Taux de change et investissement

Régis de Villiers et Romain Fournier-Bourdier, Gestionnaires Privés, décodent pour vous le rôle des devises dans l’économie et leur impact sur votre patrimoine.

Quels sont les déterminants des taux de change ?

Le taux de change d’une monnaie se définit comme le prix d’une monnaie exprimée dans une autre. Celui-ci est déterminé de manière continue sur le marché des changes par la confrontation de l’offre et de la demande pour cette monnaie. Nous sommes majoritairement aujourd’hui dans un régime de change flottant. Ce système se caractérise par la liberté d’évolution des taux de change sur les marchés financiers.

Toutefois, la variation d’un taux de change est animée par de nombreux déterminants économiques :

– La croissance économique : un pays ayant une croissance élevée attire de nombreuses transactions, entrainant une hausse de la demande de monnaie et ainsi, mais pas toujours, une appréciation du taux de change.

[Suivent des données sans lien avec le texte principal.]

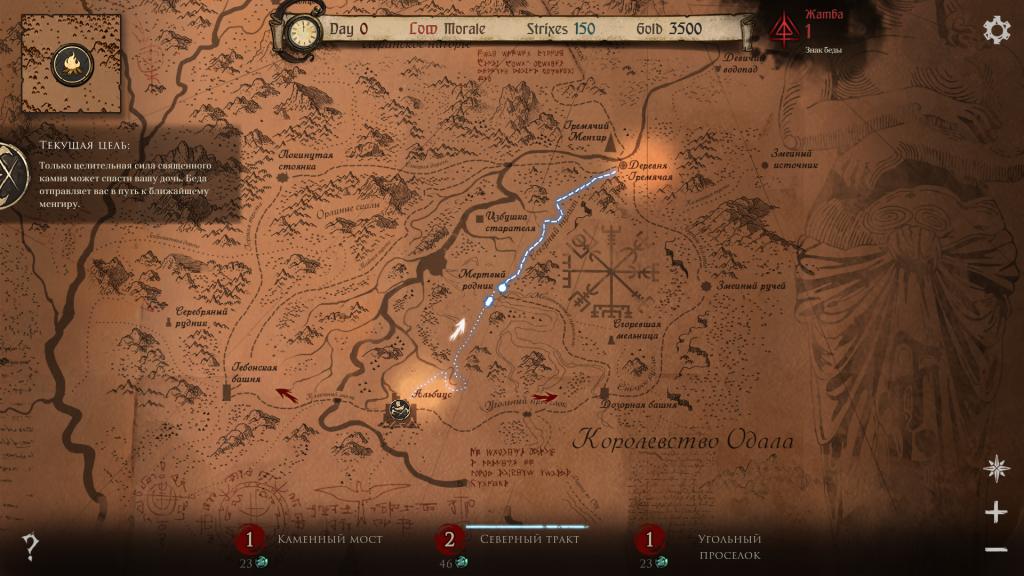 Ash of Gods map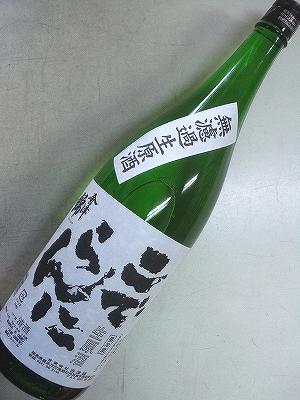 会津錦こでらんに本醸造無濾過生原酒(1.8L)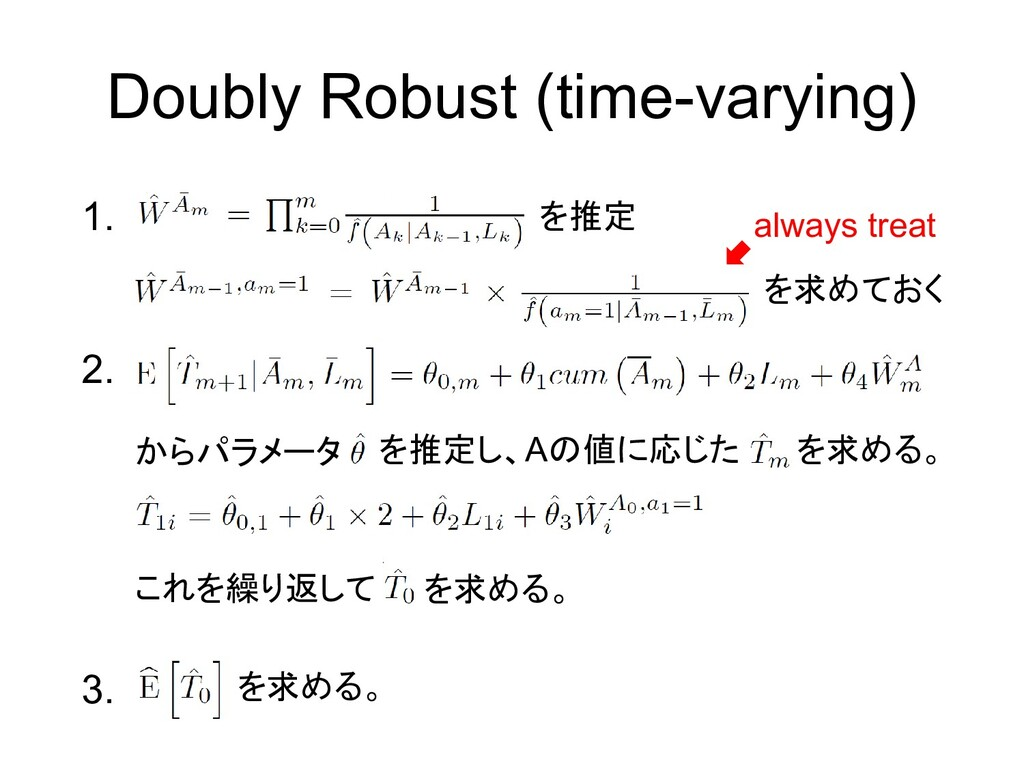 1. Doubly Robust (time-varying) 2. 3. を推定 からパラメ...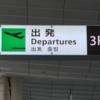 DIA修行 8月香港③/往路はビジネスクラスへインボラされたので睡眠不足を無事解消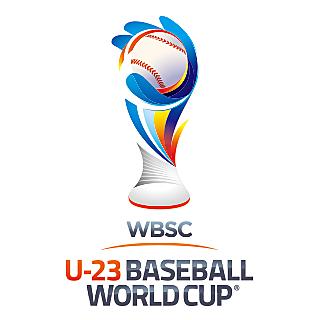 第2回 WBSC U-23ワールドカップ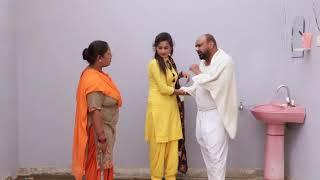 Gharwali Te Saali | ਘਰਵਾਲੀ ਤੇ ਸਾਲੀ | Funny Video | HD | 2018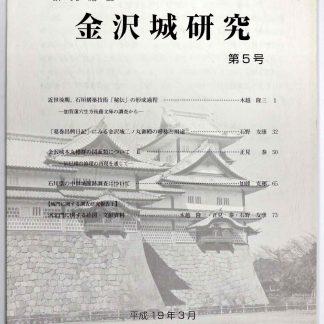 研究紀要 金沢城研究 第5号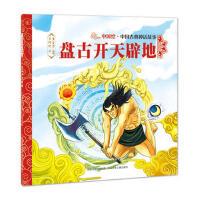 中国古典神话故事(第一辑)盘古开天辟地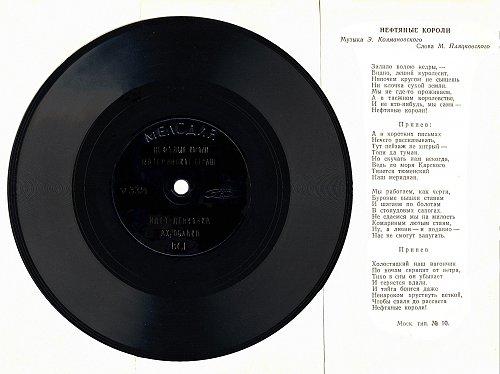 Кобзон Иосиф - 1. Нефтяные короли (1968) [Flexi ГД-000929-30]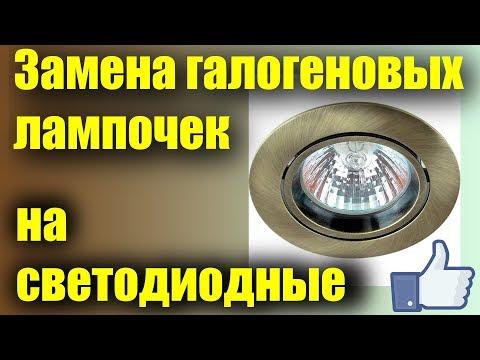 Как поменять лампу в светодиодном светильнике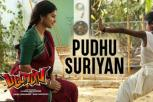 Pattas Movie - Pudhu Suriyan Audio Songs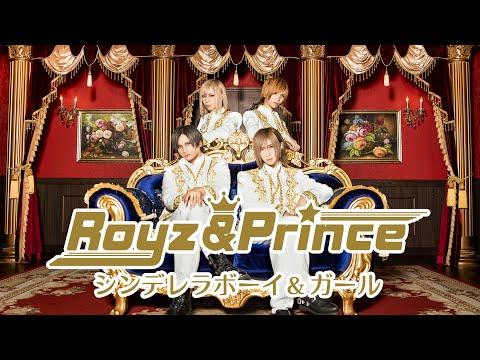 「シンデレラボーイ&ガール」 Royz&Prince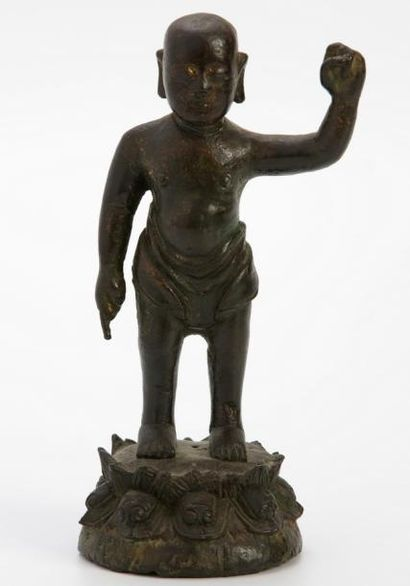 CHINE Dynastie Qing (1644-1912) XVIIIème...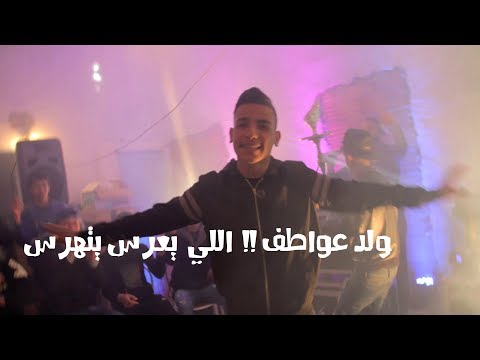 Weld 3watef - Li 3ares yethares - ولد عواطف !!  اللي  يعرس يتهرس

– L’inflation anticipée : cette variable influe sur la parité des pouvoirs d’achat. La théorie stipule que le prix d’un bien exprimé en devises étrangères doit être le même qu’en devise nationale. Par conséquent, un pays présentant une inflation grandissante verra son taux de change se déprécier.

– Le solde courant : cet agrégat économique témoigne des déséquilibres des échanges d’un pays avec le reste du monde. Un excédent courant implique normalement une appréciation du taux de change et inversement en cas de déficit courant. Sur le long terme c’est dans doute ce facteur qui influence le plus les parités d’une devise : les déficits courants témoignent d’une consommation qui excède la production d’un pays ; un pays qui consomme plus qu’il ne produit s’appauvrit par rapport aux autres puisque c’est la production vendue qui fait la richesse. Pour payer ses fournisseurs le pays déficitaire émet donc plus de monnaie que la croissance de sa propre production ne l’exigerait et celle-là finit donc par se déprécier.

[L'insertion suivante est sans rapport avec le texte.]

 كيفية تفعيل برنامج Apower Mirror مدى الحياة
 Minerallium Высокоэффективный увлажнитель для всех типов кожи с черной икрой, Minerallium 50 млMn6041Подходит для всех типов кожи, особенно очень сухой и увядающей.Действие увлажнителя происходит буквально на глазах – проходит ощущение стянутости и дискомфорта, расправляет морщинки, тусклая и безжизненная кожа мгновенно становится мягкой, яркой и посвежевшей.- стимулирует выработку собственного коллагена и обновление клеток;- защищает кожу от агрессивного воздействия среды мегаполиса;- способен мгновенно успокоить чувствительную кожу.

Dans le même temps, on constate aussi l’influence de facteurs financiers ou psychologiques dans l’évolution des parités de change, surtout à court terme. On peut notamment évoquer :

– Le différentiel de taux d’intérêts : de plus en plus d’acteurs interviennent sur le marché des changes en réalisant des arbitrages entre les niveaux de rémunération offerts par les différents pays et leurs banques centrales. Ainsi, la devise avec la rémunération la plus élevée voit son cours de change s’apprécier.

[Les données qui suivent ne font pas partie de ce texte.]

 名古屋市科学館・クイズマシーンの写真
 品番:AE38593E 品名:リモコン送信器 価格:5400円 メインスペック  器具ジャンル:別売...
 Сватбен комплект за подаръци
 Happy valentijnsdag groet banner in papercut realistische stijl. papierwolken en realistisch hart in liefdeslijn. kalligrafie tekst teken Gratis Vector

– La liquidité du marché de la devise concernée et son statut : s’agit-il d’une monnaie de réserve comme le dollar américain, et/ou d’une monnaie d’échange

– Les interventions des banques centrales : cette variable a pris un poids considérable depuis la crise financière de 2008 où l’ensemble des banques centrales dans le monde ont été dans l’obligation de mettre en place des politiques monétaires de soutien quantitatif. Par ailleurs, on a pu constater l’intervention directe de certaines banques centrales dans la détermination de leur taux de change à l’image de la Banque de Chine (indexation à un panier de devises) ou de la Banque Nationale de Suisse (fixation d’un cours de change maximum, abandonné en janvier 2015).

 

– Le risque politique : par exemple, l’euro a été sous pression pendant la crise des dettes souveraines européennes en 2011 qui laissait entrevoir une possible dislocation de la zone euro.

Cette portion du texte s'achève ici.